Pour le huitième centenaire du miracle fondateur, en 1934, se déroulèrent à Liesse et à Laon des fêtes grandioses, – les photos en témoignent –, avec la tenue d’un Congrès marial, où l’on compta plus de 120 000 pèlerins. La journée des enfants rassembla plus de 10 000 Croisés eucharistiques, avec un superbe cortège historique qui racontait l’histoire merveilleuse de ces huit siècles de fidélité et de miséricorde de Dieu.

Il y eut de nouveau la Guerre, et le “ Grand Retour ”, non pas de Notre-Dame de Boulogne, mais de Notre-Dame de Liesse qui, du 2 avril au 10 juin 1945, parcourut 900 kilomètres et visita deux cents églises du diocèse dont elle était la patronne. Mais aujourd’hui, avec la “ mise à jour ” du Concile, le pèlerinage de Liesse a perdu ses foules d’antan. Nous savons les causes de cette décadence effroyable et de cette « molle apostasie », comme disait notre Père, qui attriste tant le Cœur royal et maternel de notre Reine, mais nous sommes là pour « réparer » et prier pour la résurrection de l’Église. C’est par la dévotion réparatrice, qui remet la Sainte Vierge à la première place, lui permettant de régner de nouveau et d’attirer à Elle tous les cœurs, que renaîtra la foi au saint Royaume de France qui est le Royaume de Marie.

C’est dans le chœur de la basilique que nous avons terminé notre pèlerinage ; notre Père aimait beaucoup y méditer sur notre histoire. Il disait que « ce vieux vaisseau, où sont venus prier tant de nos ancêtres, manifeste que Dieu a protégé notre pays à travers les siècles. Ce pèlerinage de Liesse nous parle de ce passé avec des accents de reconnaissance, d’action de grâces à la Miséricorde et à la Fidélité de Dieu. » Au pied de Jésus-Hostie, car le vieux prêtre qui avait célébré la messe le matin, avait accepté de célébrer un Salut du Saint-Sacrement, avouant humblement qu’il n’en avait pas célébré depuis... cinquante-quatre ans, nous rendîmes donc grâces à Notre-Dame de Liesse, la suppliant de nous conserver dans la joie de la vérité, de nous donner avec la lumière de la foi, la compréhension de notre histoire sainte où s’incarne notre être profond, catholique et français.
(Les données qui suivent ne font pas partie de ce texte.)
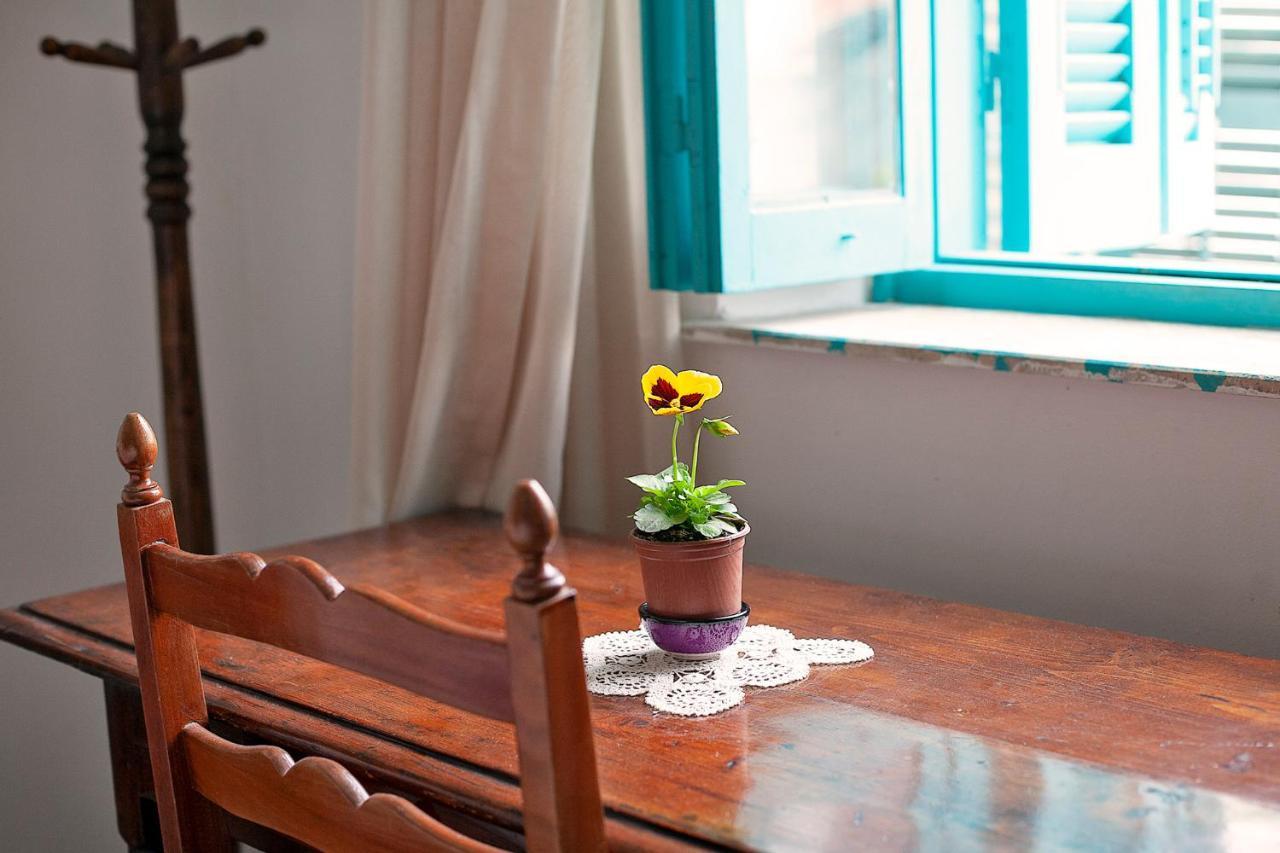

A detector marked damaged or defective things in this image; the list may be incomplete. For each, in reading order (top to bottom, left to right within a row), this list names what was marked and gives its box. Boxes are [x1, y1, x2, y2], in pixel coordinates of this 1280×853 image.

chipped paint on windowsill [686, 306, 1280, 399]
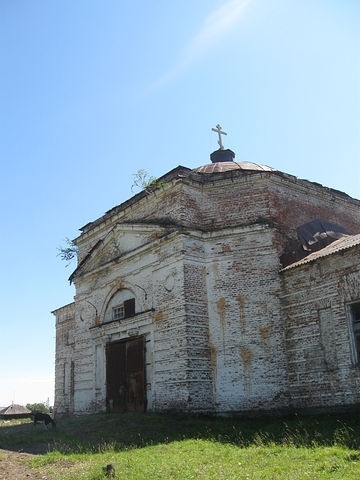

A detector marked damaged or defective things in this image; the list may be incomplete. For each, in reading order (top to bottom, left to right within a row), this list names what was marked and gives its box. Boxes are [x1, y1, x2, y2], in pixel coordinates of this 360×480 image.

rusty metal roof [282, 232, 360, 270]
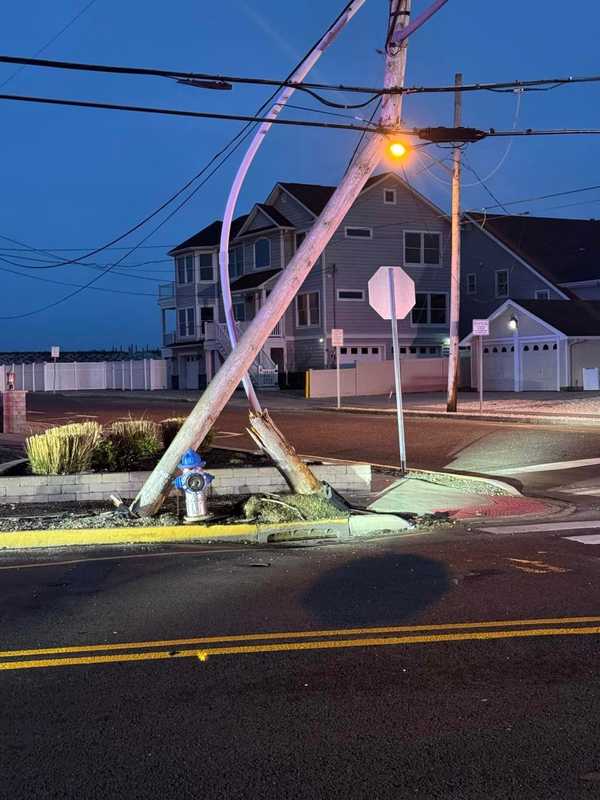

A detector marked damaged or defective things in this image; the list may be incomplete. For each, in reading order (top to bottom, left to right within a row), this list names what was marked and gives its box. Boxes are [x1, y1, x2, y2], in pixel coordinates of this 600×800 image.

snapped utility pole [129, 0, 414, 516]
snapped utility pole [446, 70, 464, 412]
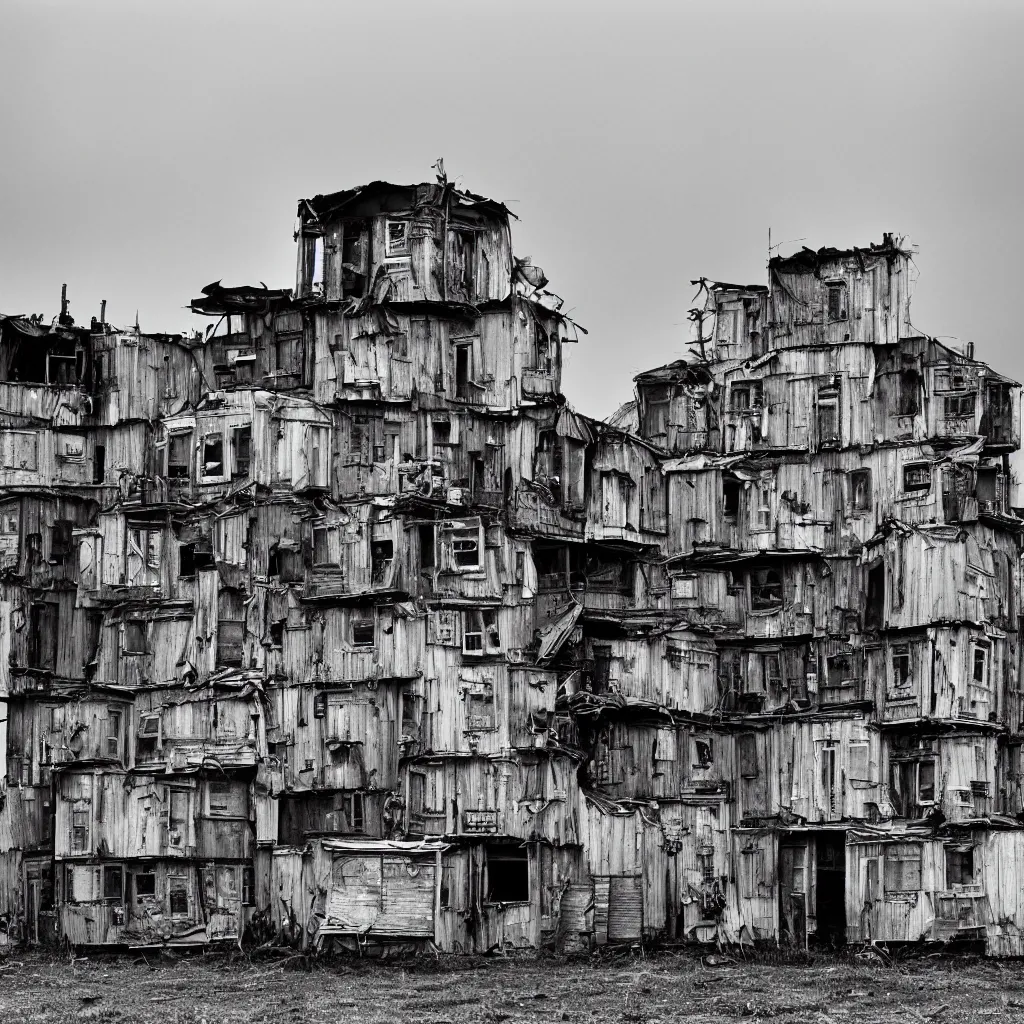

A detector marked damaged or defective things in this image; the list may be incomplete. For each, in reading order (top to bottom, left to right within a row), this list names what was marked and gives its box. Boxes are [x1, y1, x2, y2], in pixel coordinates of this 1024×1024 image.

broken window [824, 284, 848, 320]
broken window [168, 432, 192, 480]
broken window [231, 424, 251, 476]
broken window [848, 468, 872, 512]
broken window [904, 466, 928, 494]
broken window [748, 568, 780, 608]
broken window [123, 616, 147, 656]
broken window [350, 616, 374, 648]
broken window [462, 608, 502, 656]
broken window [484, 848, 528, 904]
broken window [884, 844, 924, 892]
broken window [944, 844, 976, 884]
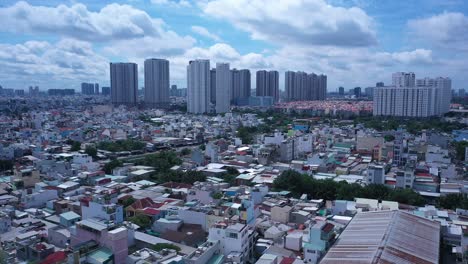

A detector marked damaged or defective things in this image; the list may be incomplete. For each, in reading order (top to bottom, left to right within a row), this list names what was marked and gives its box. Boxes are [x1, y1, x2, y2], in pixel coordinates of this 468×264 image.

rusty metal roof [320, 210, 440, 264]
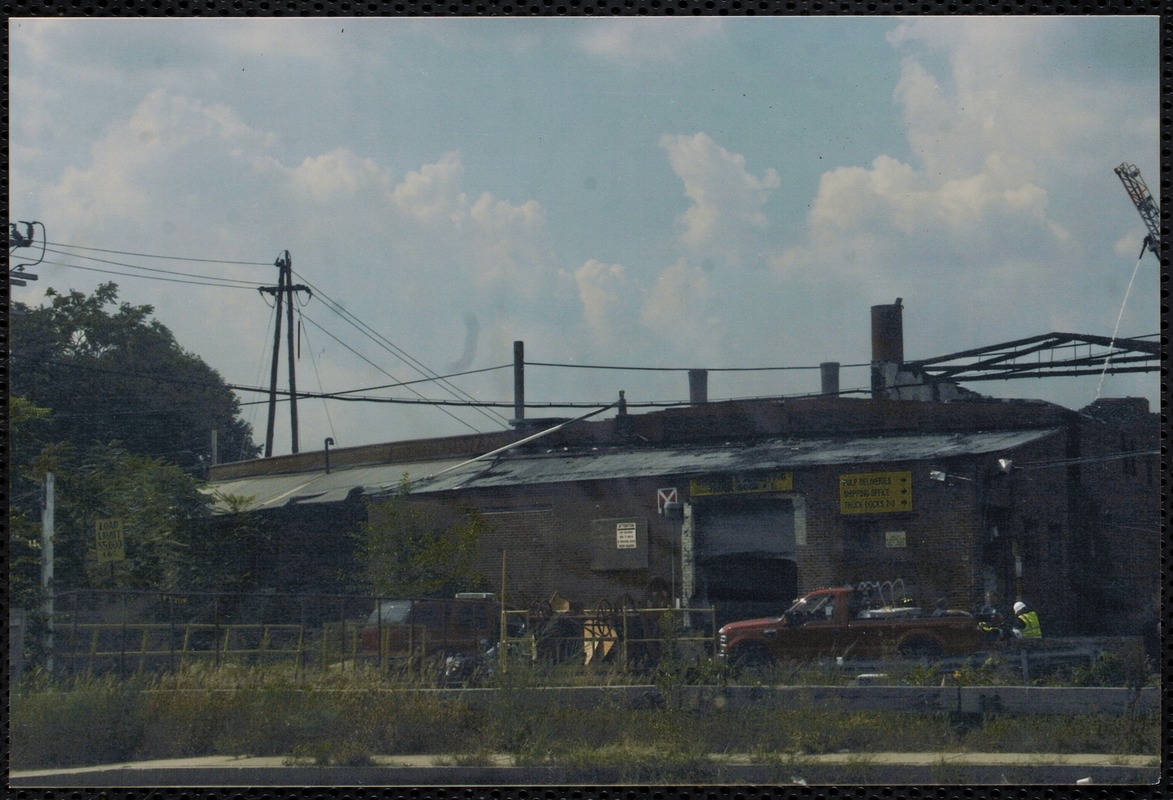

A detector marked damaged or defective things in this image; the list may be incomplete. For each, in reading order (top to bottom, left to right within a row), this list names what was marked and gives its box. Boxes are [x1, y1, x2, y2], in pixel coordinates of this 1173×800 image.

damaged roof [206, 429, 1060, 511]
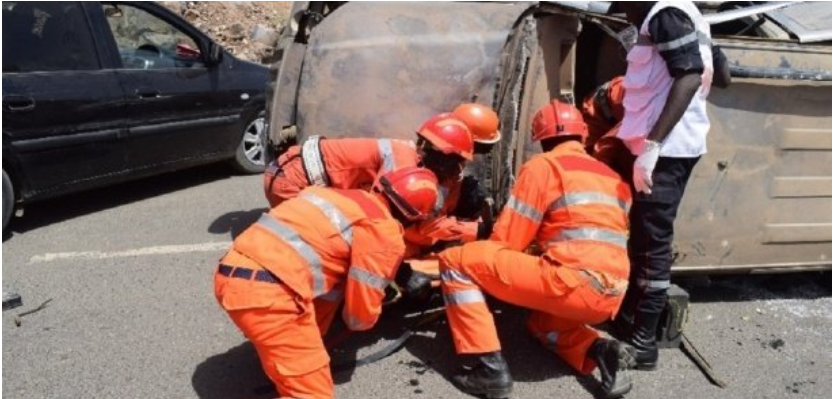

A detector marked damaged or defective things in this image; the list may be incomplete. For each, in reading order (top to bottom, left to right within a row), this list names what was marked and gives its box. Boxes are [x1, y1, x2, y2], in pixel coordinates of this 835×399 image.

overturned van [266, 0, 828, 274]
De nous donner aussi la joie de l’espérance, qui nous assure que cette histoire n’est pas terminée, que Dieu a un dessein sur la Fille aînée de l’Église, qui a eu « en particulière dilection et dévotion la Vierge Marie, Notre-Dame de tous nos pays, incomparable Fille, Épouse et Mère de Dieu, médiatrice de notre sainte destinée ». De nous donner enfin la joie de l’amour divin, allumée par la flamme de la dévotion réparatrice qui, selon saint François de Sales, « rend la charité prompte, active et ardente ».

On parle beaucoup à Liesse de “ délivrance ”, de “ libération ” : alors, oui ! que Notre-Dame nous délivre de l’oppression des sans-Dieu et des corrompus qui nous gouvernent, qu’Elle sauve la France de ses démons intérieurs, et nous redonne la douceur et la joie de vivre en Chrétienté !

frère Thomas de Notre-Dame du Perpétuel Secours.

Nos frères et sœurs de Magé ont découvert près de Parthenay un sanctuaire, né d’un bel acte de charité : Notre-Dame dite de l’agenouillée. Le 8 septembre 1549, une certaine Louise Estivale se rendait à la messe au village voisin lorsqu’elle fut arrêtée par une pauvre femme qui lui demandait du pain. Elle fit donc demi-tour pour lui servir un repas, et lorsqu’elle reprit en hâte le chemin du village, elle entendit sonner la cloche de l’église annonçant que c’était le moment de la consécration. Elle tomba à genoux et demanda pardon au Bon Dieu de son retard involontaire. Elle vit alors la Sainte Vierge portant son Enfant qui, pour la consoler, lui fit voir en vision la messe que son acte de charité lui avait fait manquer. En action de grâces, la dame fit bâtir une chapelle où l’on vénéra une piéta devant laquelle figurait la dame agenouillée. La chapelle spoliée à la révolution fut reconstruite en 1864 et les grâces se multiplièrent tant que le sanctuaire se développa jusque dans les années 1950. Aujourd’hui, il reste entretenu par de pieuses âmes, et on y trouve des ex-voto datant de 2020.